After playing around in my test environment, I think this will work for you. Just copy/paste this into your active theme’s functions.php
file.
/**
* Maybe Decode Non UTF8 Characters before DTX Sanitize
*
* @param string $value value to be sanitized
* @param string $type Optional. The type of sanitation to return. Default is
auto
where automatic identification will be used to attempt to identify URLs and email addresses vs text.
*
* @return string the modified value
*/
function custom_dtx_decode_sanitize($value = '', $type = 'auto')
{
if ($type == 'text' || $type == 'auto' && is_string($value) && !empty($value = trim($value)) && wp_check_invalid_utf8($value)) {
return rawurldecode($value);
}
return $value;
}
add_filter('wpcf7dtx_sanitize', 'custom_dtx_decode_sanitize', 9, 2);
This code taps into the DTX sanitizing filter before it runs and it checks for any that are being sanitized as text (or auto-identified) and does an extra check for any invalid UTF-8 characters. If the value has invalid UTF-8 characters like in your URL, then it runs a PHP function to decode it so the characters are preserved and not eliminated when sanitizing and escaping happens.

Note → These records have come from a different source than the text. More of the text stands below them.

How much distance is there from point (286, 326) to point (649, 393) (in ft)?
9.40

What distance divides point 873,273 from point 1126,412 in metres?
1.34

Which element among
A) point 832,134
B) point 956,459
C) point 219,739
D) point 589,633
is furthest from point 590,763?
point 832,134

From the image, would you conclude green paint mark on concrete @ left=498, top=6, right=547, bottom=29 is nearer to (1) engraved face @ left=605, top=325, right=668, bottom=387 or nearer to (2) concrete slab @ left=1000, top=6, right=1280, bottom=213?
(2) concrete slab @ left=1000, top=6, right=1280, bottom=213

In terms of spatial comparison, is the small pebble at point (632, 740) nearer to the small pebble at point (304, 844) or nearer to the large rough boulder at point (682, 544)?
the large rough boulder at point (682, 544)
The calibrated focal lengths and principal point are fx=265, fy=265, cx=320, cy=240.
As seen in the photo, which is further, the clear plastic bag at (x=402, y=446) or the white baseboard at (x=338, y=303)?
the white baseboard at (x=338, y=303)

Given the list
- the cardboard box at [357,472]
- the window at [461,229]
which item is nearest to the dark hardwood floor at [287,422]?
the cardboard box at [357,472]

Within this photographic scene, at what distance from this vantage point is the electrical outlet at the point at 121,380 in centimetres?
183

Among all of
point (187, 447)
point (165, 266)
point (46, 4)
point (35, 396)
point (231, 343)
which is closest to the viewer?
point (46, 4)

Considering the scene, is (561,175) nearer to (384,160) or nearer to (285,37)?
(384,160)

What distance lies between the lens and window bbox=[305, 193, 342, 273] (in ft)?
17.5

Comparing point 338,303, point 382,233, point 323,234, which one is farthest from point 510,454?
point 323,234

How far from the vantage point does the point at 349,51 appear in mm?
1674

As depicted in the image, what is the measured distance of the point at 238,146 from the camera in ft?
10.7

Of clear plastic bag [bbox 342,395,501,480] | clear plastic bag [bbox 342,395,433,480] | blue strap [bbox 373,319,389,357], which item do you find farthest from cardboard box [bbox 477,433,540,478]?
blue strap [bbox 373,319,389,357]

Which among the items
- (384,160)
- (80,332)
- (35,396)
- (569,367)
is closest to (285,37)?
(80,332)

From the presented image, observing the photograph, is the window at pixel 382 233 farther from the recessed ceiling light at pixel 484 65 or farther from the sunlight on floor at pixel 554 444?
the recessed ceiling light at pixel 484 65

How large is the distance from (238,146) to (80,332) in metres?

I decided not to add this to CF7 as a built-in piece because I have no idea what the effects could be for other users. I feel like it’d break a lot of stuff in emails since it’d modify how some things are saved in the database. But for your use-case, since you’re using it for one field, it should be fine. Just be sure you’re using version 3.3.0 of Contact Form 7 – Dynamic Text Extension or later so the filter feature exists!
The dtx_pageload
feature was added earlier this week (3.5.0+), which is the reason why I asked about the version in my previous post. If using an older version, it’d just be ignored.